**** RECORDS SUPPLIED

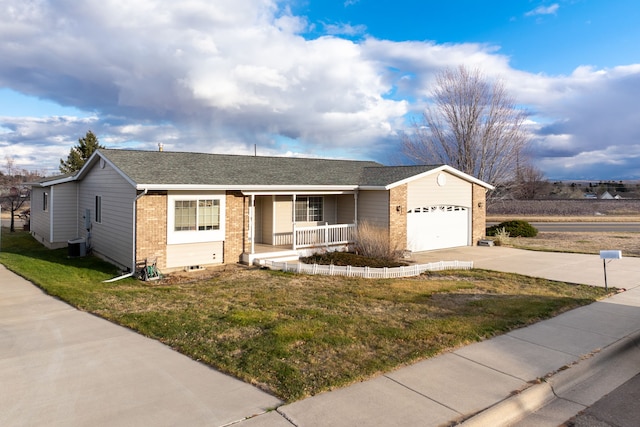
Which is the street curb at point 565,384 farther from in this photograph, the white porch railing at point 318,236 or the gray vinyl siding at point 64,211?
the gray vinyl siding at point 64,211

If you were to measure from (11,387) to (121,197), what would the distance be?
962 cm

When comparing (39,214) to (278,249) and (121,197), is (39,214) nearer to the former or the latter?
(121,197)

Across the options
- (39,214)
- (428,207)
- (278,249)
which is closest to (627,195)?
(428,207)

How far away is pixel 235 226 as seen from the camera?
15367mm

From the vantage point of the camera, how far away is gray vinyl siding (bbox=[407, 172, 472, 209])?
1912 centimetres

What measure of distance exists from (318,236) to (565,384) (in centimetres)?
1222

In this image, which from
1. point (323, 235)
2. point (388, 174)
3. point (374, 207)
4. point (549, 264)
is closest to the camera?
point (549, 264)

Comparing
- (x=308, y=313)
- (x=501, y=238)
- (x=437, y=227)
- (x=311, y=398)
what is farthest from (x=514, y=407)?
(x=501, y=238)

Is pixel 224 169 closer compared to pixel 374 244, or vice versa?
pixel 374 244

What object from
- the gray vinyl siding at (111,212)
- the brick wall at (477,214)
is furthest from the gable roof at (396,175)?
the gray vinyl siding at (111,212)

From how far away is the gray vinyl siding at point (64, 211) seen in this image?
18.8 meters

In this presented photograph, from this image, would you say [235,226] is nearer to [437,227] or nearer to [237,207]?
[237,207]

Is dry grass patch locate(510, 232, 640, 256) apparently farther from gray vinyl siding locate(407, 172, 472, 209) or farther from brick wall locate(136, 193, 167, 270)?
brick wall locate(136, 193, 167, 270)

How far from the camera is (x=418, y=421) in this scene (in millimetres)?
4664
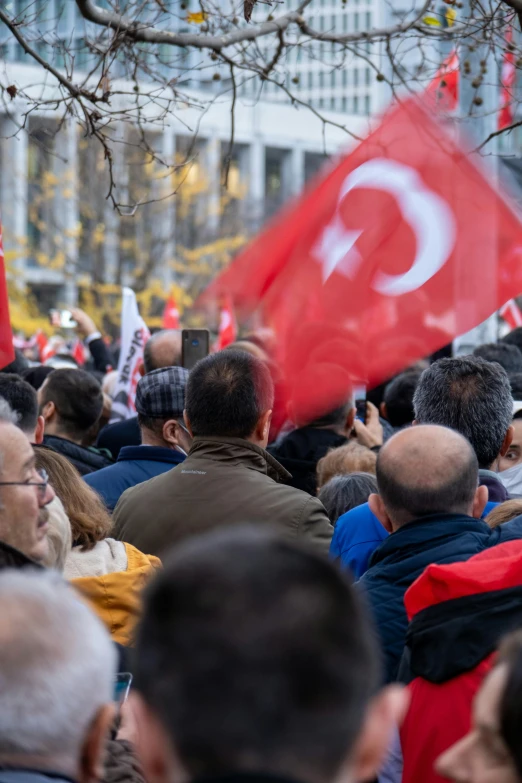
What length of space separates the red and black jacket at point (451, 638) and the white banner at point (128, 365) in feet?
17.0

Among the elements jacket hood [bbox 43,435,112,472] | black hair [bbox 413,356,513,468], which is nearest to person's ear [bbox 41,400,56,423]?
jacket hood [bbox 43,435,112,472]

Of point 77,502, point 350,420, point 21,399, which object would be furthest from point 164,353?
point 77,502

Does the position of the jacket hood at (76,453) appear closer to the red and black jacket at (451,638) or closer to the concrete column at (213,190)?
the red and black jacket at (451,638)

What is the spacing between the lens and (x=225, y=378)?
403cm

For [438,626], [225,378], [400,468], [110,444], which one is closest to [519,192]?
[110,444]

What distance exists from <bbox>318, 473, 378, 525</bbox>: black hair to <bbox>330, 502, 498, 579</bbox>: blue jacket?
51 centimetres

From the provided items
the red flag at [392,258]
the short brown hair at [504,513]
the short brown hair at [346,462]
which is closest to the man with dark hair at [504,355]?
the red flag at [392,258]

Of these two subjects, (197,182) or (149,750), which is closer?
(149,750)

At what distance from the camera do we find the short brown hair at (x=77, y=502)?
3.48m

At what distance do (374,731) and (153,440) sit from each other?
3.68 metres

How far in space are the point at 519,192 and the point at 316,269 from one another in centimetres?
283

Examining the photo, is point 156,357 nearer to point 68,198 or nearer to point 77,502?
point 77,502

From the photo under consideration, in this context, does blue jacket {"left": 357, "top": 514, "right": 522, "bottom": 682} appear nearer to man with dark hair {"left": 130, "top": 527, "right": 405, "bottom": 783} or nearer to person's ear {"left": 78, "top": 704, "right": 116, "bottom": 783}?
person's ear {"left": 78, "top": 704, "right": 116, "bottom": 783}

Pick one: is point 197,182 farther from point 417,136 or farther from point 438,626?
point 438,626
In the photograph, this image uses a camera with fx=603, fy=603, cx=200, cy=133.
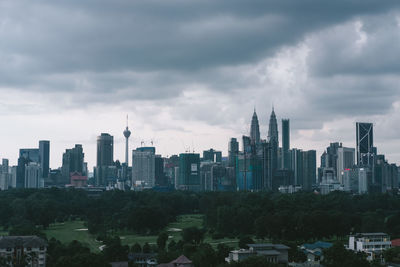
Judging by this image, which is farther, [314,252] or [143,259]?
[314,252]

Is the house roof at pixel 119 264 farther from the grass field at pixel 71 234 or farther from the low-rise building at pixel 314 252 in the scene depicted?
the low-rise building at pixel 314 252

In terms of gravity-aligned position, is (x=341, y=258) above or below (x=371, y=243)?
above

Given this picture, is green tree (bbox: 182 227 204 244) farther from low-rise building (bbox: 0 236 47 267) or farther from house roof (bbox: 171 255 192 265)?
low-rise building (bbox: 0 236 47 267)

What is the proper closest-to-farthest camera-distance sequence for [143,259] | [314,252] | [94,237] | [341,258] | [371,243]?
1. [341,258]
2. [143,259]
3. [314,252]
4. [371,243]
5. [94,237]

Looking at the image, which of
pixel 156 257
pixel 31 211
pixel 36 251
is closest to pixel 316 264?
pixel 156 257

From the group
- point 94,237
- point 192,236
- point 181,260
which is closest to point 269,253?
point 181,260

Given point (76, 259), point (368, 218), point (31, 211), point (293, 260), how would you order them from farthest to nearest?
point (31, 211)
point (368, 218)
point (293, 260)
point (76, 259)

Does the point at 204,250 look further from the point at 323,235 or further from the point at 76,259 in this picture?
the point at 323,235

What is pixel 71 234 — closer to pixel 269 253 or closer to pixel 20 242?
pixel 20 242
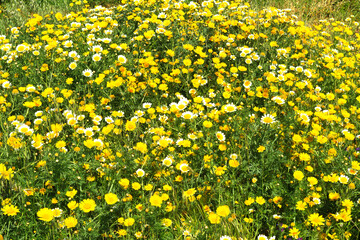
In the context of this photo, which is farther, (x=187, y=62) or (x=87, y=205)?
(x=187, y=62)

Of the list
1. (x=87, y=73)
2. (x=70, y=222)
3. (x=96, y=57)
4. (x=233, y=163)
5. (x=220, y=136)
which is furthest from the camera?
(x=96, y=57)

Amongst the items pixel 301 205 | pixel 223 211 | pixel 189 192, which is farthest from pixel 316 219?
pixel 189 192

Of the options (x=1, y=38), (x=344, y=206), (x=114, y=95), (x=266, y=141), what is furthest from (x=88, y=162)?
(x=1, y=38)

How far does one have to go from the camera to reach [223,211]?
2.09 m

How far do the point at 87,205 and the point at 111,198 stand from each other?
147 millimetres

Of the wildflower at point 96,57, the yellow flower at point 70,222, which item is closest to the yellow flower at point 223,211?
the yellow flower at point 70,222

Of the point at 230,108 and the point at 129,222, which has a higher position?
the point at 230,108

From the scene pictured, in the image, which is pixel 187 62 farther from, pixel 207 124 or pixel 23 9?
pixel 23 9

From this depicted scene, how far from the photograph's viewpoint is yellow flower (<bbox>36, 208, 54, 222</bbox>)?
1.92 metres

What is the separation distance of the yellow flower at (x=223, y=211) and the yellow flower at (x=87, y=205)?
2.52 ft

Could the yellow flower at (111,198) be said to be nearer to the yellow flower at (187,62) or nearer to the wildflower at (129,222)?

********

§ **SHORT PROBLEM**
Copy out the material word for word, from the line containing "Does the point" through the end of the material, both included. Leave the pictures out of your answer.

§ **ANSWER**
Does the point at 204,250 look further from the point at 323,235 or further from the point at 76,259 in this picture?
the point at 323,235

What is pixel 71 234 — closer to pixel 269 253 or closer to pixel 20 242?
pixel 20 242
In the context of this photo, which is farther, (x=187, y=62) or (x=87, y=205)?
(x=187, y=62)

Of the list
1. (x=87, y=73)
2. (x=70, y=222)
3. (x=96, y=57)
4. (x=233, y=163)
5. (x=220, y=136)
which is furthest from the camera?
(x=96, y=57)

Amongst the items pixel 301 205 | pixel 223 211 | pixel 189 192, which is farthest from pixel 316 219?
pixel 189 192

Of the options (x=1, y=38), (x=344, y=206), (x=114, y=95), (x=266, y=141), what is furthest from (x=88, y=162)?
(x=1, y=38)

How far does one have to go from the camera to reach [223,211]?
2.09 m

How far do the point at 87,205 and the point at 111,198 stand from each other?
147 millimetres

Of the wildflower at point 96,57, the yellow flower at point 70,222, which item is closest to the yellow flower at point 223,211?
the yellow flower at point 70,222

Of the point at 230,108 and the point at 129,222, which has a higher position?
the point at 230,108

From the scene pictured, in the image, which is pixel 187 62 farther from, pixel 207 124 or pixel 23 9?
pixel 23 9

From this depicted scene, how far from the photograph's viewpoint is yellow flower (<bbox>36, 208, 54, 222</bbox>)?
1.92 metres

What is the separation distance of the yellow flower at (x=223, y=211) and the yellow flower at (x=87, y=205)?
2.52 ft

Could the yellow flower at (111,198) be said to be nearer to the yellow flower at (187,62) or nearer to the wildflower at (129,222)?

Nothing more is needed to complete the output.